When the Democratic Senate candidate Reverend Raphael Warnock tweeted that he was a “pro-choice pastor,” backlash arrived within minutes. Conservative commentators including Ben Shapiro and Erick Erickson lined up to mock Warnock. A group of conservative Black ministers recently sent Warnock a letter asking him to reconsider his position. Representative Doug Collins, a Republican and an ordained Southern Baptist minister, called the tweet “a lie from the bed of hell.”
In this brief and explosive incident, one of the most significant dynamics of America’s abortion politics was laid bare: the seeming invisibility of pro-choice religious voices. It’s not that pro-choice faith leaders such as Warnock aren’t out there. It’s that, for decades, they’ve been losing the fight for the spotlight.
Read: Can the religious left flip the Bible belt?

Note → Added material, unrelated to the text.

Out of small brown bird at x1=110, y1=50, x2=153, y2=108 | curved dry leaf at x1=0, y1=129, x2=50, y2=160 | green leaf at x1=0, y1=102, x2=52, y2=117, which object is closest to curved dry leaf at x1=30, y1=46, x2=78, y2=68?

It’s hard now to imagine a world where pro-choice groups focused more on religious arguments than pro-life ones did. But for a long time, that was the case. For more than a decade after the Supreme Court decided Roe v. Wade, anti-abortion-rights leaders avoided religious arguments, while pro-abortion-rights groups emphasized them. The anti-abortion-rights movement’s Catholic roots (and open opposition to birth control) made winning over a more religiously diverse group of supporters difficult. So in the 1960s and early ’70s, anti-abortion-rights activists sought to reframe their cause as a secular, constitutional struggle. Abortion foes claimed the mantle of the United States civil-rights movement, and looked not to scripture, but to the Declaration of Independence and the Fourteenth Amendment of the Constitution. For abortion opponents, invoking faith could threaten all of the work their movement had done to build a multidenominational base—and to become a major player in U.S. politics.